Gutted ancient LED conversion bulb & 10mm XP-G board
Hacksaw blade laid flat on workbench to cut a step on the backside to fit into the bulb housing
Voila!
Still undecided which direction to go with a driver - I have two drivers from the Luxeon conversion bulbs, one for a 2D and one from 3D, I haven't measured either to see what kind of output current they run yet. Also haven't decided whether it'll go in a 2 or 3D host. I tend toward the lazy option of "direct drive ALL the things!!!!11" but I don't think either would work well in DD - 2D not enough voltage, 3D too much current. Anybody have suggestions or used similar parts before?
Sweet mod! If it were me I’d definitely stick to a driver if I had an option.
I recall that a member (may have been PCC) did a similar mod, and used the stock driver from a MagLED Luxeon bulb and got over 150 OTF lumens. I can’t remember the number of cells with which the driver was intended to be used. The thread was on CPF…
For a boring, 'safe' first version I used the 3 cell driver in the 3 cell host. It's feeding it 820mA and making basically no heat at all. Indoors, it looks pretty pathetic but outside HOLY COW does this thing throw.
According to Match's emitter test thread (https://budgetlightforum.com/t/-/11018) he got right at 300l at 800mA, don't know if that'd be affected by cooling but probably not, as it doesn't get hot at this level. Now to see what it does with the 2D driver overdriven by 3 cells...
No driver, potted with JBweld special imported ultra-performance thermal epoxy. Another XP-G2 R5. It gets hot, but I let it run for 30 minutes and nothing melted, so it should be fine.
that’s some fantastic craftsmanship there comfy, it looks fantastic! Sort of steampunk too What did you stick it in, the 2D? I imagine D cells can provide quite a lot of current direct drive. Still, as long as the housing is getting warm and no magic smoke gets released, it’s all good You could always put AA cells in D cell adapters if you wanted to moderate the current some…

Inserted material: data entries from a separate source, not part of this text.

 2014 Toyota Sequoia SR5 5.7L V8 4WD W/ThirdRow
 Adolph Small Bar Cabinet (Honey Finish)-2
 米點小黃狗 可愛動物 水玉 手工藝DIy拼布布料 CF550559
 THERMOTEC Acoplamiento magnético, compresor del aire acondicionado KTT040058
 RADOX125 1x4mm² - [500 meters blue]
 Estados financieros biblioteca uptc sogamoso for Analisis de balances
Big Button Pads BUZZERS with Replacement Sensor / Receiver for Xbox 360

DD module in the 3D host, only pulling 1.8A with fresh cells. Maybe the stock Mag bulb holder/switch assembly with its 387 parts (...tab>button>spring>another button>tab>button>plate>etc.) is keeping things at a reasonable level? One day I will recheck it with the cells out of the light and connected direct to the G2 module to see if there's any difference.

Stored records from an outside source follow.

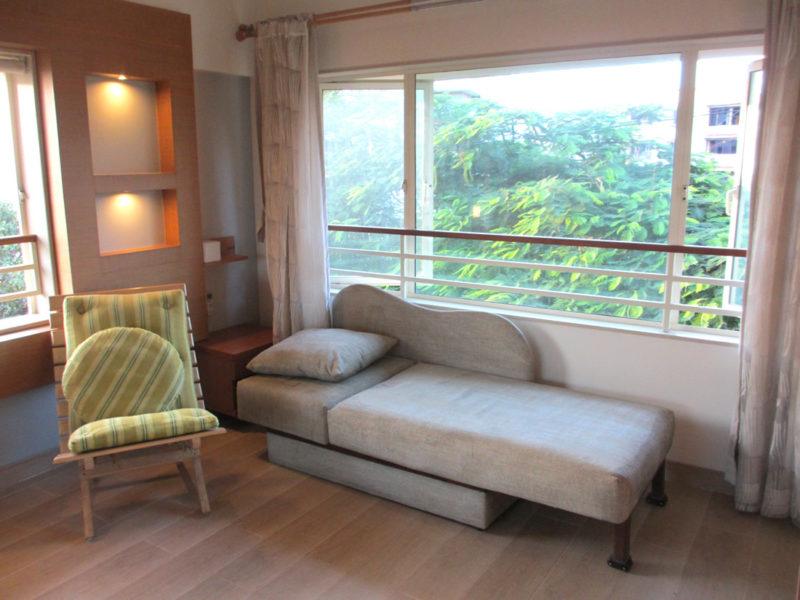Bandra-property-13-800x600.jpg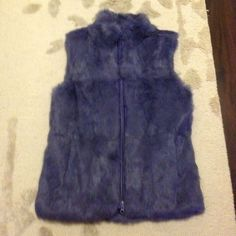Express Rabbit Fur Vest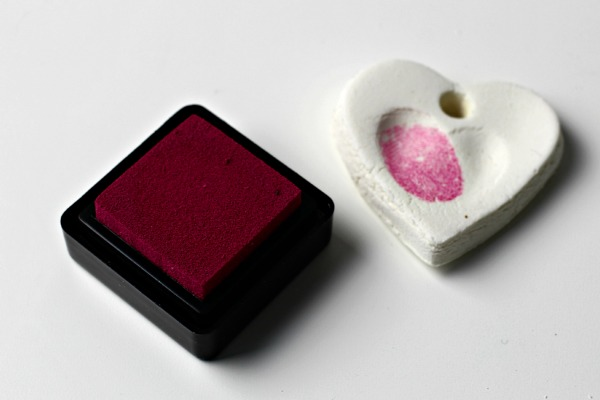 heart and ink pad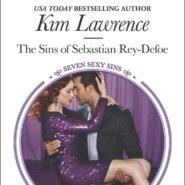 REVIEW: The Sins of Sebastian Rey-Defoe by Kim Lawrence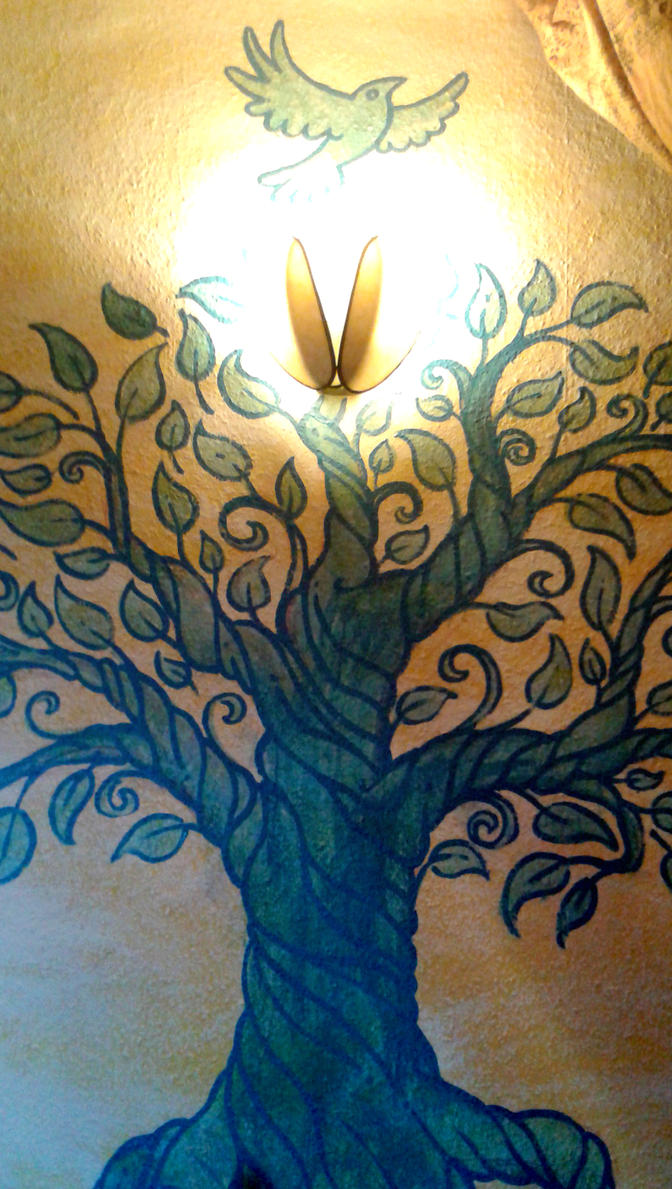 Yggdrasil by luthien368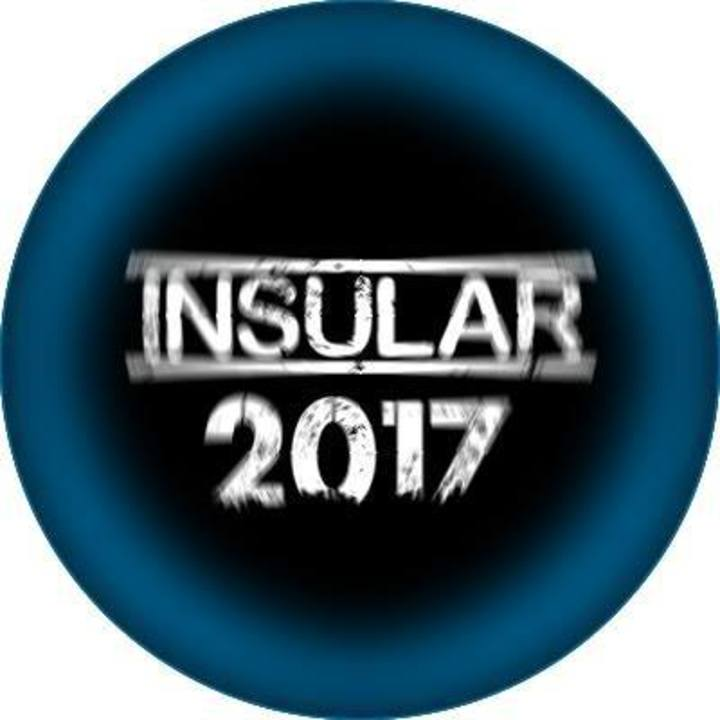 Insular Tour Dates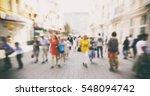 lots of people are walking | Shutterstock . vector #548094742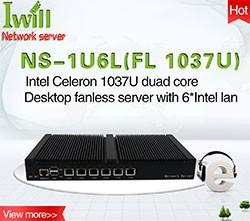 6 LAN computer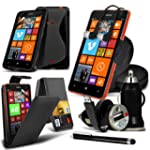 ONX3 8-IN-1 MEGA PACK Nokia Lumia 625...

I have yet another 3D Mag I'm building a new tower assembly/bulb mount for with some big chunky aluminum round bar, for a direct drive XM-L2, waiting for a batch of parts to arrive before I finalize how it'll be set up...
edit: Oh, another thing- I figured out that since the whole thing sticks up into the stock Mag reflector, the wires/solder blobs create artifacts in the beam pattern if the stick up higher than the base of the LED, that's why I used such small wire (I think it's 28ga) and filed down the solder blobs.
Which type of cells are you using alkaline. I would think Nimh’s in DD would make the led go “poof”.
If your using alkaline that’s probably all the current the batteries can give.
Yes, plain Duracell D cells. Any more current than this and I'd worry about the plastic bulb holder/tower starting to melt from the heat.
Weird thing I noticed, sure, that's not an insignificant increase from 1280 to 1800mA, but it makes a huge improvement in the light color. Granted these G2s are 3D tint/5000k, but the first version using a driver is way too yellow and incan-looking for me. The DD version looks a whole lot nicer - I didn't check it, but I wonder if that's down to a difference in voltage? The DD one is still noticeably not cool white, but the other one is almost sickly looking.
The folks who like yellow flashlights are probably the same ones who think tube amps sound better... lol
I officially hate the idiots who made my camera. These really needed a shorter exposure time, but the color & pattern is pretty accurate. Manual mode f/2.8 1/25sec 1/50sec ISO-400 etc., all the stuff I've never ever had reason to mess with before, lol.
edit: First set of pics were crap, these should be better. For anybody who saw this before the edit the only change in camera settings was to go from 1/25sec to 1/50sec exposure.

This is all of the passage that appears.